Он придет. Только не сейчас.

Если дедушка и квартиранты кинутся искать его, куда, мол, он убежал без спросу? И найдут, а душа его еще не готова сказать эти самые слова:

— Отсюда я никуда не поеду.

Не найдут.

Он сумеет спрятаться. Про эту спрятку никто не знает, кроме его друга Петра Паратикова, да и тот на все лето уехал с братом Константином и родителями к родне в Лебяжье.

Ближе к полудню Сережа пришел к старым березам, залез в дупло, что было высоко над землей, и удобно устроился там.

Вот она — заветная спрятка!

Здесь пахло берестой, воском и горелым деревом и было загодя постлано сено. Лежи, свернись калачиком и ни о чем не думай!

Если бы береза могла говорить, она бы рассказала мальчику о том, что в этом дупле роились и держали мед пчелы, пока люди не поселили их в ульи. Она бы вспомнила, как здесь не единожды ночевал медведь и тихонько повизгивал во сне: жаловался, а на кого, она так и не поняла.

Из дупла было видно бирюзовое небо. Между ним и Сережей свешивалась ветвь, одетая зелеными листьями. Она раскачивалась и что-то хотела высказать человеку.

Что?

Мальчик выглянул наружу.

Плакучих ветвей было много, и все они говорили наперебой. В ветвях закипал ветер, и они метались и били по черной коре, и в метании этом было предчувствие осени, хотя стояла жара и рожь еще не начали убирать.

Сережа слез с дерева и пошел в деревню навстречу ветру.

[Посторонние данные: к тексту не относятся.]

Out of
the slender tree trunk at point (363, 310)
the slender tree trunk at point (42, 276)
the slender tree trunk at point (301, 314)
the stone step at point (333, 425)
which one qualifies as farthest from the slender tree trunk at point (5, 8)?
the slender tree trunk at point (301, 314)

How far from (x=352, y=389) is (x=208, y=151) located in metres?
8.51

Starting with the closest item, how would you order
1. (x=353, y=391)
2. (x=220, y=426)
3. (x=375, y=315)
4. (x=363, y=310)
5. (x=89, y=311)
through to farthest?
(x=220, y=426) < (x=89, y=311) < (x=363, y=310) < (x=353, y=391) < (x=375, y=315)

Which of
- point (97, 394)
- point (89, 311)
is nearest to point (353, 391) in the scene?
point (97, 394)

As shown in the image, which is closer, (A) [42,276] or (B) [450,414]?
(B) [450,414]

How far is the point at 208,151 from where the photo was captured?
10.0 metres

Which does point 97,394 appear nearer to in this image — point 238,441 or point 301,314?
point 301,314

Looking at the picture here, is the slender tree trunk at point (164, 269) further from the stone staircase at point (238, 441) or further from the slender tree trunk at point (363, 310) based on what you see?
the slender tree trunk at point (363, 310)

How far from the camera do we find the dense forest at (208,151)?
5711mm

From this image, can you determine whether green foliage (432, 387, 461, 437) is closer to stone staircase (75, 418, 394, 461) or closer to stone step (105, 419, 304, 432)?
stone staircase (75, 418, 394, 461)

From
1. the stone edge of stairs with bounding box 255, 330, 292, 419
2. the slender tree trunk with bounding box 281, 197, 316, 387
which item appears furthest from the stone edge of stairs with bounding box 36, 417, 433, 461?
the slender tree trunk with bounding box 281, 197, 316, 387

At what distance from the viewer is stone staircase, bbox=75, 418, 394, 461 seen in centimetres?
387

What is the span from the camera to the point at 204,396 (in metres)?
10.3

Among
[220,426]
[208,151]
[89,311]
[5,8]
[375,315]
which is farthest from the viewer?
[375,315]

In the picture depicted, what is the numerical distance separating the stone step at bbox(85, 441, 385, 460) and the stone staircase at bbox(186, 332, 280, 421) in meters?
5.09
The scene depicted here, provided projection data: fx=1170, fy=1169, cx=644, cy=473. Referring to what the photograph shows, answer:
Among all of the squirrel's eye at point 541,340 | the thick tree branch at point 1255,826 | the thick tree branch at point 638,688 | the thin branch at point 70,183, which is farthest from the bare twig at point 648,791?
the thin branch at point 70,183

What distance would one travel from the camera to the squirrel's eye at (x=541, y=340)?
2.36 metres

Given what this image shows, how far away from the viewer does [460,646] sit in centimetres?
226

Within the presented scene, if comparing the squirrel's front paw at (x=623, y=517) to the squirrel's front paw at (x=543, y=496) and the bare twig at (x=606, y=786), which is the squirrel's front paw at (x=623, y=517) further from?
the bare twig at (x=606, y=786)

Ветер катил по полю волны, и рожь ластилась к небу — подкатывалась к белесому его краешку и затихала.

Дома ворота были раскрыты и ветер ворошил перья на курицах.

В задней избе у окошка стоял дедушка и, шевеля губами, читал книгу — ту самую, которую Сереже дала на время Лидия Александровна.

Он не услышал, как вошел мальчик, и, увидев внука близко от себя, вздрогнул, так что в книге ворохнулись страницы, и сказал:

— Ой, как ты меня напугал!.. Чего же ты на озеро-то как долго ходи-иил?

— Так…

— А мы тут обыскались тебя. Обкричались. Вишь, на красной машине к квартирантам хозяин приехал! Они собрали вещи моментом и уехали. Муза голосом ревела: «Давайте Сережу дождемся!» А хозяин говорит: «На переправу опаздываю»… Тебе не попадалась красная-то машина?

— Не-еет!

— Муж-то у Лидии Александровны такой молодой, симпатичный. Животик у него через ремешок свешивается. Всё иконы на подволоке искал! Не нашел. А колыбельку нашу забра-аал. Вместе с шиповником. Я сперва не хотел отдавать. Да он говорит: «Я ее в музей приспособлю. Пускай люди любуются». Я подумал: «Чего она здесь будет пылиться? Лежать в ней все равно некому». И отдал. Не бесплатно, конечно… Я его спрашиваю: «Куда торопитесь? Зачем такая выгонка? Погостили бы недельку-другую». Он говорит: «Нельзя: момент все решает — квартиру получаем». Так я и не понял, где… то ли в Советске, то ли в Кирове? То ли в Яранске, то ли в Москве? Лидия-то Александровна все тебя поминала и плакала…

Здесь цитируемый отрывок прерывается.